This summer, my daughter grew an assortment of peppers, including cayenne peppers. This is the first time we have grown cayenne peppers, so we did not know what to expect. Turns out, the cayenne grew a lot of peppers and we picked quite a few in the latter part of the summer!!

We harvested the rest during Harvest Week. The green cayenne peppers are mildly spicy and the red cayenne peppers are quite spicy – but not nearly as spicy as the hot kitchen lemon peppers!

Since we have so many cayenne peppers, we decided to pick most of the red cayenne peppers for making dried cayenne pepper and the rest for this Cayenne Pepper Sauce which is a bit spicy, yet a bit sweet with a nice garlic flavor and so delicious!
Let’s get started!
After we sorted through the peppers, I rinsed the ones we are using for this sauce. We have an assortment of colors!

I started with the garlic and one kitchen lemon pepper that I minced up.

I wore gloves, and sliced the ends off and then sliced the peppers small.

I had just over 4 cups of whole peppers which yielded the one cup of sliced peppers that we needed!

Add the peppers to the garlic.

It’s time to add the brine to the peppers. Add vinegar. We are using half rice vinegar and half pickling vinegar.

Add sugar.

Add water.

Next we are adding 2 tablespoons of pickling salt.

Stir well. Bring to a boil.

Once boiling, simmer for 10 minutes.

Mix 1/4 cup cornstarch to 1/4 cup water and stir well. While stirring the pepper mixture, add cornstarch slurry. Stirring while pouring will help so you do not get clumps.

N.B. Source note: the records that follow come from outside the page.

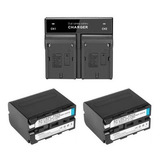 Carregador Np F970 2bateria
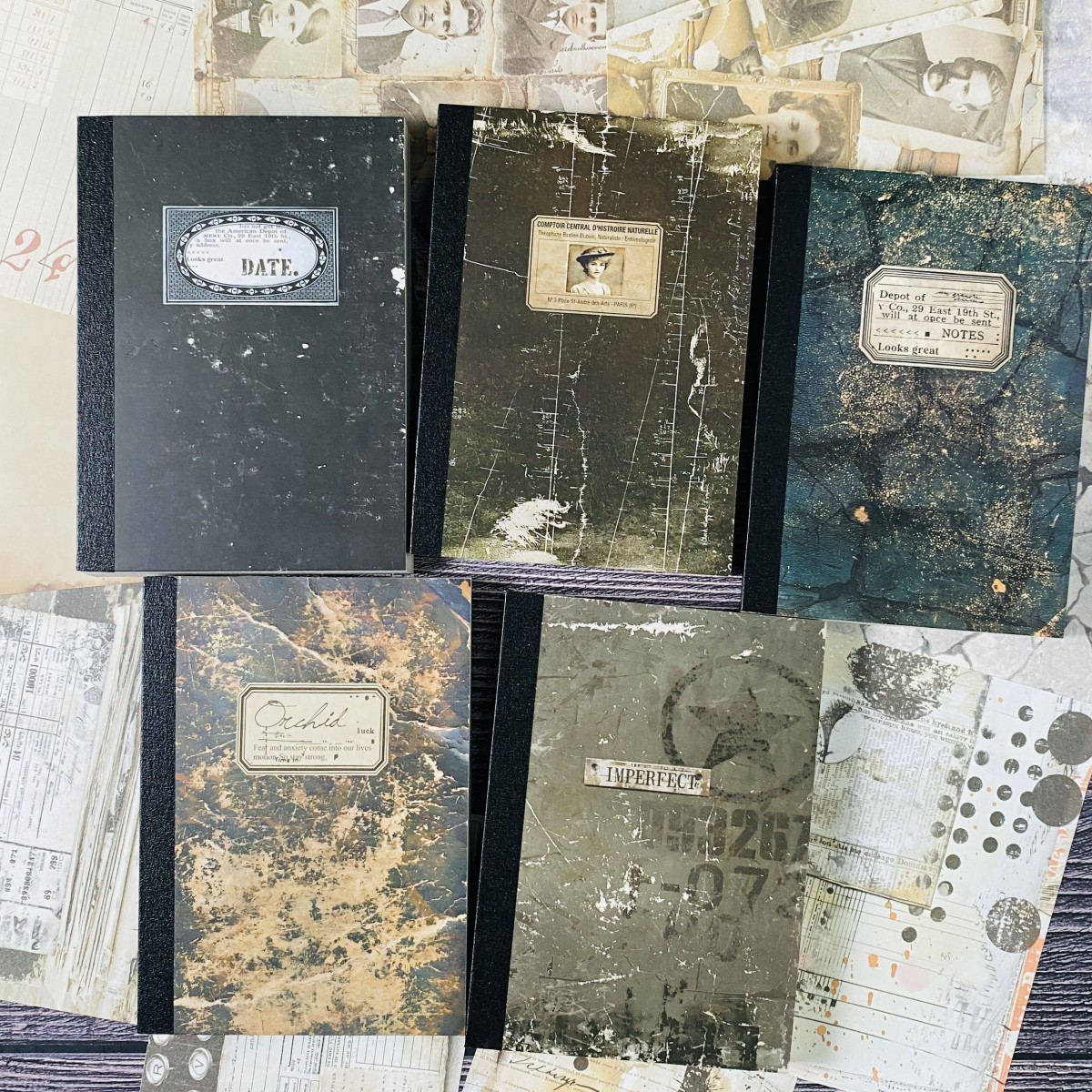 100sheets Vintage Scrapbook Pa - مراجعة Ink Blotter Paper وسعره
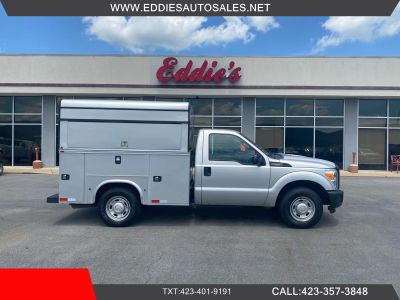 2015 FORD F250 SUPER DUTY REGULAR CAB 8FT KNAHEIDE KUV SERVICE BED TRUCK SERVICE/UTILITY TRUCKS V8, 6.2 LITER XL PICKUP 2D - Eddies Auto Sales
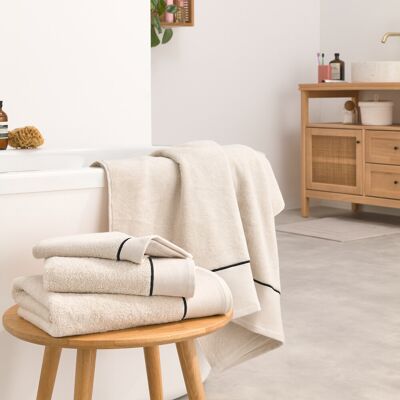 LA REDOUTE INTERIEURS Telo da bagno in cotone pettinato 675g/m2, Victor LA REDOUTE INTERIEURS Telo da bagno in cotone pettinato 675g/m2, Victor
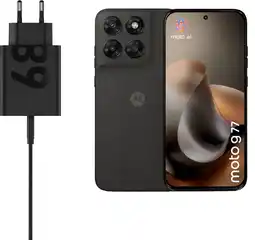 Krëfel Bundel: Moto G77 256 GB - Zwart + Oplader 68W aanbieding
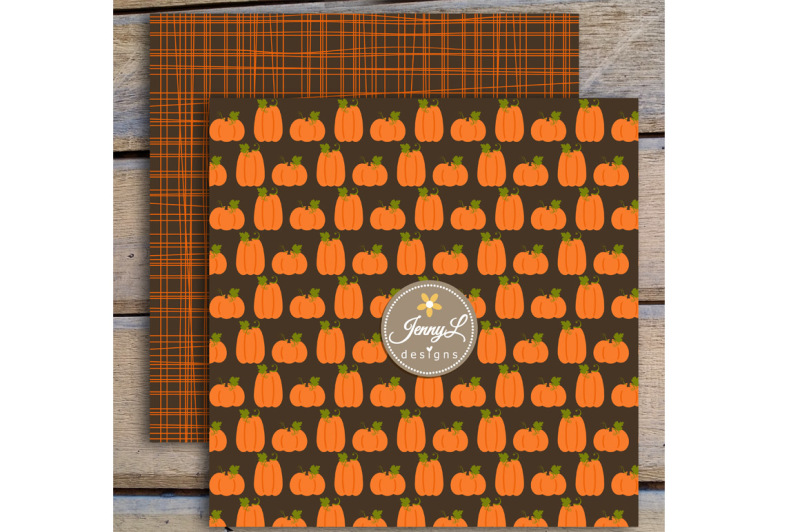 pumpkin-autumn-fall-digital-papers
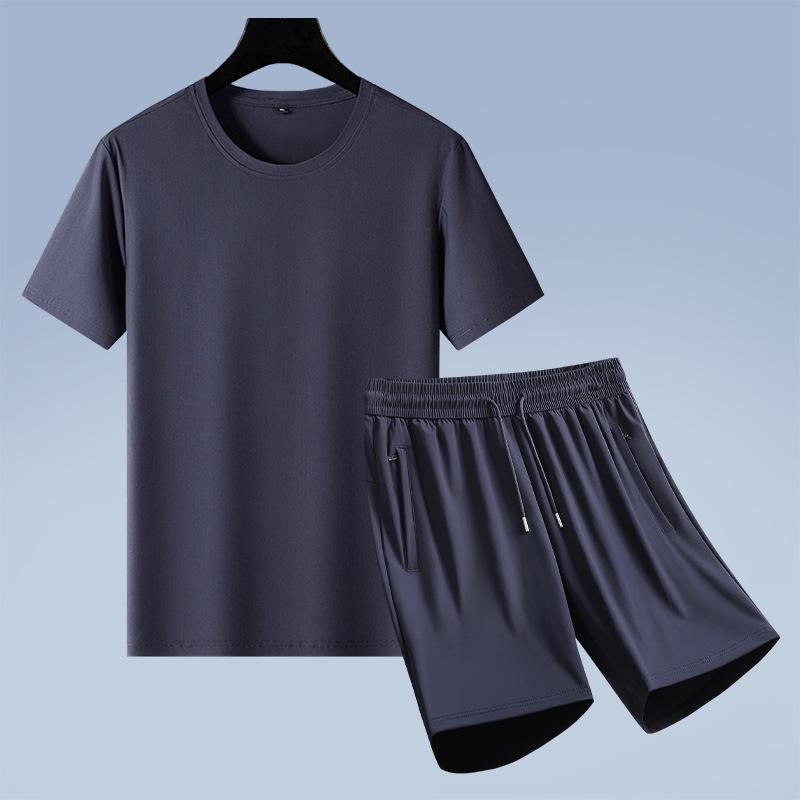 Летний комплект из тонкого ледяного шелка больших размеров с короткими рукавами для мужчин, для спорта и отдыха, свободный крой для фитнеса, комплект из двух предметов Quick Dry Ice Sensation XL
Летний комплект из тонкого ледяного шелка больших размеров с короткими рукавами для мужчин, для спорта и отдыха, свободный крой для фитнеса, комплект из двух предметов Quick Dry Ice Sensation XL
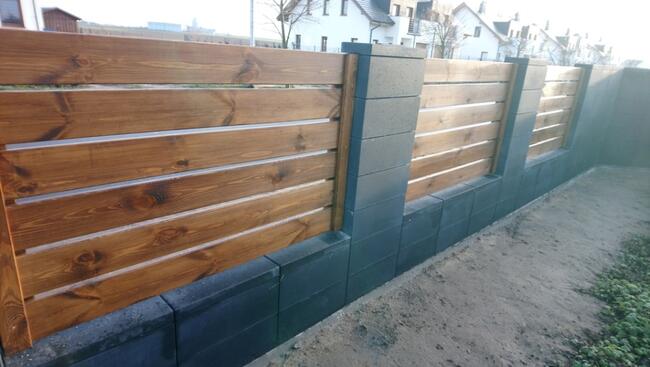 Przęsła drewniane, ogrodzenia drewniane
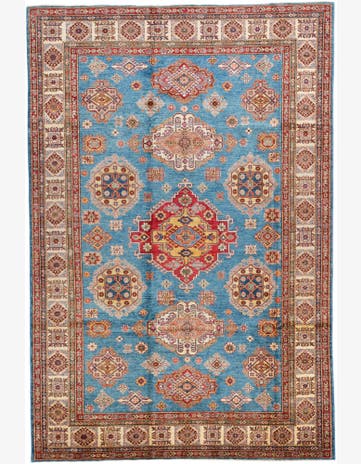6' 9 x 10' Hand Knotted Kazak Rug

Cook 5 minutes or until slightly thickened. Remove from heat.

Pour into prepared jars.

We got some tiny 125ml jars – I filled 8 of them.

And the rest we poured into 250ml/half pint jars which I ended up with 4.

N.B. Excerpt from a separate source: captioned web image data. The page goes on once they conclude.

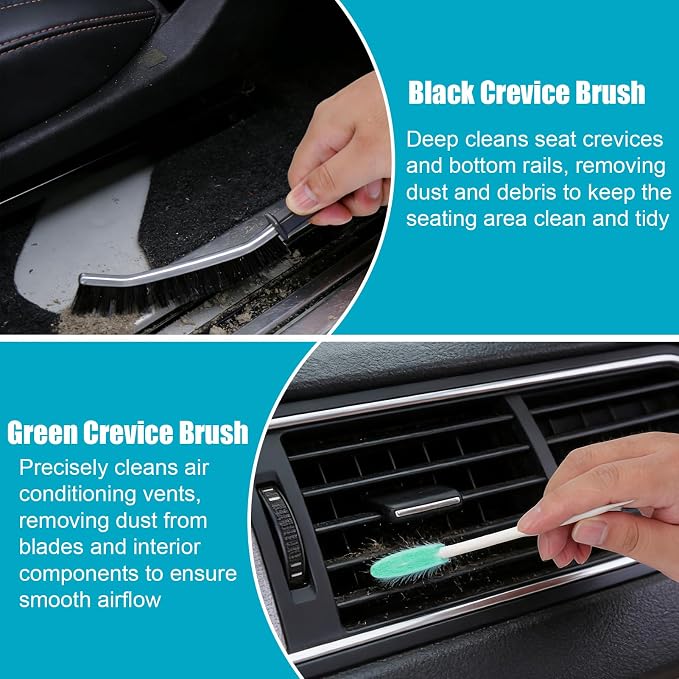XANGNIER Car Detailing Kit Interior, Car Cleaning Interior Cleaner Brush Kit - Image 3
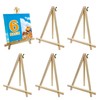 6 Pack 9 Inch Wood Easels, Tripod, Table Top Easels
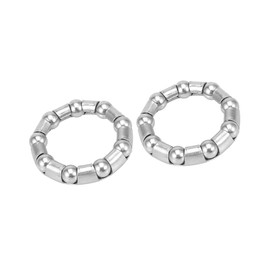 BULLSPANN Ball Bearing Cage Crank Bearing Wheel Bearing Retainer for Bicycle 44.5mm x 9 Stainless Steel 2pcs
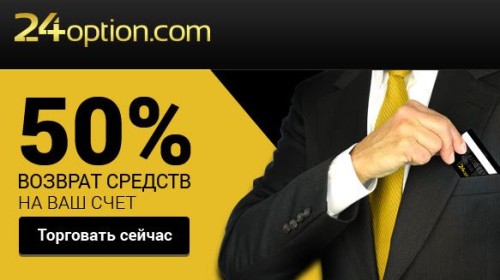 в 24Option неплохая бонусная программа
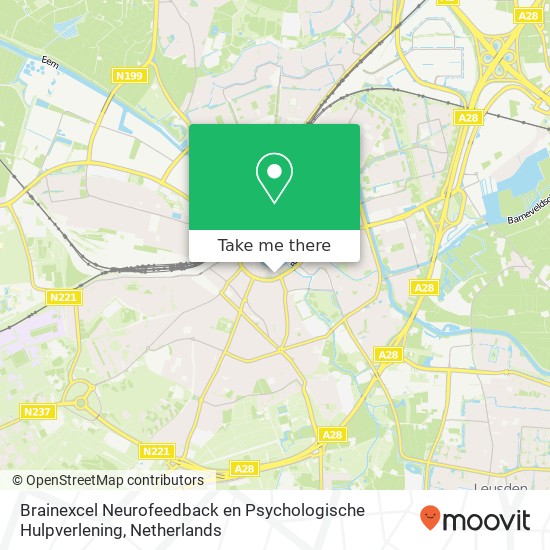 Brainexcel Neurofeedback en Psychologische Hulpverlening, Stadsring 250 kaart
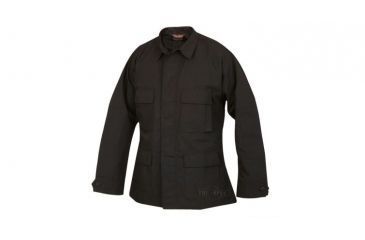 Image of Tru-Spec Polyester-Cotton Ripstop BDU Jacket - Men's, Black, 2XL, Long Length 1320027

Wipe rims, place seals and rings on just finger tight, and place in water bath canning pot. Process 20 minutes. Carefully remove and let cool completely. Any jars not sealed will need to be stored in the fridge.



Cayenne Pepper Sauce
4 to 5 large cloves minced garlic
1 cup sliced cayenne peppers
1-1/2 cups vinegar – we used 3/4 cup rice vinegar and 3/4 cup pickling vinegar
3/4 cup sugar
4 cups water
2 tbsp pickling salt
1/4 cup cornstarch mixed in 1/4 cup water
To a large pot, add garlic and sliced cayenne peppers. Add vinegar, sugar, water and pickling salt. Stir well. Bring to a boil. Once boiling, simmer for 10 minutes. Pour cornstarch slurry into pepper mixture while stirring to avoid lumps. Cook 5 minutes or until slightly thickened. Remove from heat. Pour into prepared jars. Wipe rims, place on seals and rings and place in water bath canning pot. Process 20 minutes. Carefully remove and let cool completely. Any jars not sealed will need to be stored in the fridge.